== DATA SHOWN ==

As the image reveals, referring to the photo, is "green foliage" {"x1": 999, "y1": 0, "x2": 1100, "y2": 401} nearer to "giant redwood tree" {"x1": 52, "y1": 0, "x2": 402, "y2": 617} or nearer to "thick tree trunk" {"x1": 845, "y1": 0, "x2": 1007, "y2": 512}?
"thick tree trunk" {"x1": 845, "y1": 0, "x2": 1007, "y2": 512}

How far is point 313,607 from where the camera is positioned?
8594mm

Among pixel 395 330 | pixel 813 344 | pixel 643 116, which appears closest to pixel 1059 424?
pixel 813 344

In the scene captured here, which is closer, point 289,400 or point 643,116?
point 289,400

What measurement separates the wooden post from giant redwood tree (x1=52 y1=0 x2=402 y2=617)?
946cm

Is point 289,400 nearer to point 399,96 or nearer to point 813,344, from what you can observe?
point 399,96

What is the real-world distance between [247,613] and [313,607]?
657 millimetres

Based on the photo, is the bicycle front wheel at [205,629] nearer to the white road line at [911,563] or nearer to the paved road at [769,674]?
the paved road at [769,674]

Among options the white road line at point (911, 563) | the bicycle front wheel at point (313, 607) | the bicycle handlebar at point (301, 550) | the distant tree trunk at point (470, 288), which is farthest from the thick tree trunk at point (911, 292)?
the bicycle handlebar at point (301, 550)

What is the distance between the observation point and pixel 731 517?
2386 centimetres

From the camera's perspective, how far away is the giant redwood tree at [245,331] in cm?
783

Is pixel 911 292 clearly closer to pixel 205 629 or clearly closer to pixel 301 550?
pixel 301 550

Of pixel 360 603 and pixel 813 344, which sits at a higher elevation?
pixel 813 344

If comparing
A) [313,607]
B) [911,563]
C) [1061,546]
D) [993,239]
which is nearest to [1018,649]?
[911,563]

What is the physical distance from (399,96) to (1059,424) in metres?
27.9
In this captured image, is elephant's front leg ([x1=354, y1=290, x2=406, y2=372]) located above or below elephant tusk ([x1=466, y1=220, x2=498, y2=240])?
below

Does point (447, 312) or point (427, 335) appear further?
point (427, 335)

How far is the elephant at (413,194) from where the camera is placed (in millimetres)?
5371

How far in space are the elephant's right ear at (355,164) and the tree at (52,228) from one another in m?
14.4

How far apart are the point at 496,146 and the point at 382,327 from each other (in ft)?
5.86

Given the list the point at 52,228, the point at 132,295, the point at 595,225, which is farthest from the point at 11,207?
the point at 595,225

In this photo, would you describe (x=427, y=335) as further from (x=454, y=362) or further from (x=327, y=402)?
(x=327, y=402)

===
== DATA SHOWN ==

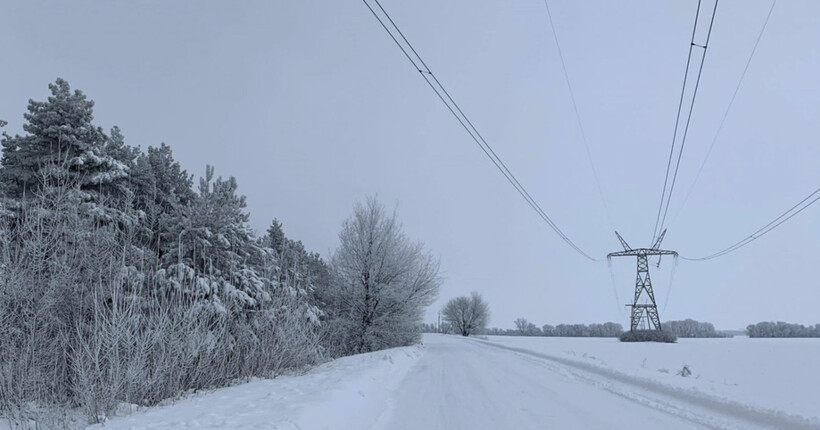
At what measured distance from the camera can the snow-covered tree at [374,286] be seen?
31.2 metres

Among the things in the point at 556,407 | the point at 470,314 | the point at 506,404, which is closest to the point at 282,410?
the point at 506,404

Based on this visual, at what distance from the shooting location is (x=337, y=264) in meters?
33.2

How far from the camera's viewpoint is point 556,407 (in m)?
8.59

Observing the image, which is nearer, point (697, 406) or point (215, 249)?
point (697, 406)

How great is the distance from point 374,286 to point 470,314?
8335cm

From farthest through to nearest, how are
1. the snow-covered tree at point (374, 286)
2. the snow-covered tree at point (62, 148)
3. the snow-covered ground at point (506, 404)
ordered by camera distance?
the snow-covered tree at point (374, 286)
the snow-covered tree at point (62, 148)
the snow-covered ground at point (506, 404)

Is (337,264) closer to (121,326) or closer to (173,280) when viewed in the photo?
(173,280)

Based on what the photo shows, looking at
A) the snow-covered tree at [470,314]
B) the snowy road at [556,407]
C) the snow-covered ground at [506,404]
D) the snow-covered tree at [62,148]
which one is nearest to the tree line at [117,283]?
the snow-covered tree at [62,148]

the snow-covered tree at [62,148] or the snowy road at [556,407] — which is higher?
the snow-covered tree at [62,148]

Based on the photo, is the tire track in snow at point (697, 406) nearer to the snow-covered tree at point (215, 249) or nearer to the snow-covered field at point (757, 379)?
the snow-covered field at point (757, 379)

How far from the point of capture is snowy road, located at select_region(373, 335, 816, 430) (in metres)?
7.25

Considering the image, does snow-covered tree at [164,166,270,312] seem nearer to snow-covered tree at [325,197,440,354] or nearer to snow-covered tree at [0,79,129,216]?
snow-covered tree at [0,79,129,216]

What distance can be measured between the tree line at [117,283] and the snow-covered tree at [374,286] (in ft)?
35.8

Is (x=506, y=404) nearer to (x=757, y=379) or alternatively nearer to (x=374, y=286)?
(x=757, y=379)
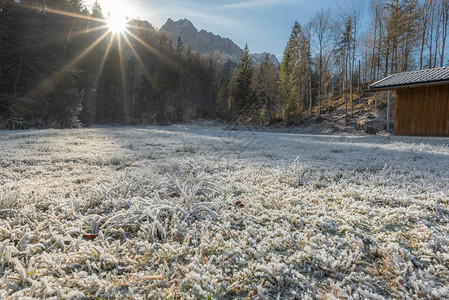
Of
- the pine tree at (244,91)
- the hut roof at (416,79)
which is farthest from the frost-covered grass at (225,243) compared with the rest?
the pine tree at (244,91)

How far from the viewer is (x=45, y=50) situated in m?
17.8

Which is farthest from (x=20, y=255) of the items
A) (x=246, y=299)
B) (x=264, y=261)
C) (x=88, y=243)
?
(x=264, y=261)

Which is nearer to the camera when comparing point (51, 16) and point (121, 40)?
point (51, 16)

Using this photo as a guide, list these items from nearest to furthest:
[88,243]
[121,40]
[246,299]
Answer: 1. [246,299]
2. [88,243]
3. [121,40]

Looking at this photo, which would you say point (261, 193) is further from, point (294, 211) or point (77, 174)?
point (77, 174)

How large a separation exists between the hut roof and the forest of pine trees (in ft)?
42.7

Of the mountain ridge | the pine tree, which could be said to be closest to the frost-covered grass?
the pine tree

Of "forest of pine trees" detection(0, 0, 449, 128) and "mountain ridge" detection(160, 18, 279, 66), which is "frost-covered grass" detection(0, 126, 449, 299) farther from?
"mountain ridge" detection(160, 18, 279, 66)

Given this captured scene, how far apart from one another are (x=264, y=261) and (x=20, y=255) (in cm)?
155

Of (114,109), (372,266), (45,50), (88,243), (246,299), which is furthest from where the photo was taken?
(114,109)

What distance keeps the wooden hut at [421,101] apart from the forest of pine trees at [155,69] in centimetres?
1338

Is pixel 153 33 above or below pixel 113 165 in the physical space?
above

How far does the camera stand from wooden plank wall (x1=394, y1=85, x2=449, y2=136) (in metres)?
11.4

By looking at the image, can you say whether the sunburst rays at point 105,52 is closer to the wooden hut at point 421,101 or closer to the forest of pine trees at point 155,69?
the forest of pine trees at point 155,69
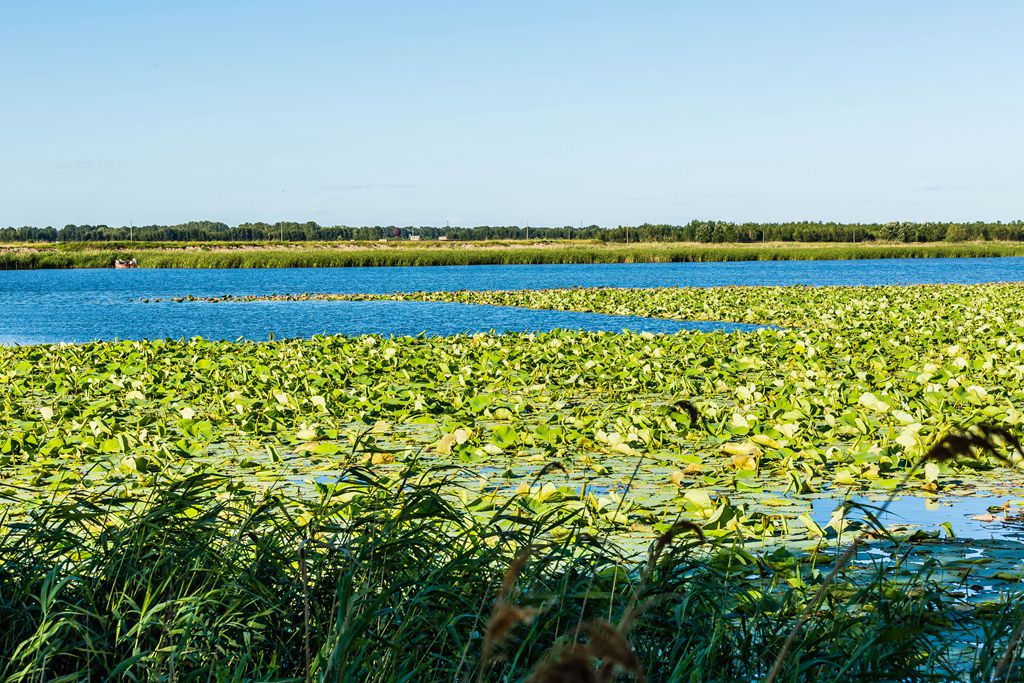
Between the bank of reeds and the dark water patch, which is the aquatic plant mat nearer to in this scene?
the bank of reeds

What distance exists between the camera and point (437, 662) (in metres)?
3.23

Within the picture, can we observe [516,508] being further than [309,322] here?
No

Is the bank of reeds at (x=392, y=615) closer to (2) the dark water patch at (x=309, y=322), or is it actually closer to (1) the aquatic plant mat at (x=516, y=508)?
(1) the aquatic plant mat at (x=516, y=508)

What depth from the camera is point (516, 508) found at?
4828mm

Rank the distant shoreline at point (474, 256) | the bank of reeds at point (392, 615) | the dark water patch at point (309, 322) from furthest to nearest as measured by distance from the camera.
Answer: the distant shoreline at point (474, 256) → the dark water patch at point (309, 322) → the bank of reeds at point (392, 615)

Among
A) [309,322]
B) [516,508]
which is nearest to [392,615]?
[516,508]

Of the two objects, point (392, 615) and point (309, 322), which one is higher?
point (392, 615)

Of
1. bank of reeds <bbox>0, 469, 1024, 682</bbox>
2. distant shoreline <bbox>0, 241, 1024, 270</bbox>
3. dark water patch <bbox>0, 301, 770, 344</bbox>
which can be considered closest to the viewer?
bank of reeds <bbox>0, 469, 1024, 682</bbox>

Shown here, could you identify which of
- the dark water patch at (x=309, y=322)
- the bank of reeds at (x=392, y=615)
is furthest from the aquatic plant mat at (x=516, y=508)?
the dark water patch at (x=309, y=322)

===

> **DIRECTIVE**
Report every line of the rows above that contains the word "physical".

> **OUTPUT BELOW**
What is the physical distance from (399,96) to (1059,424) in metres?
Is pixel 153 33 above or below pixel 113 165 in the physical space?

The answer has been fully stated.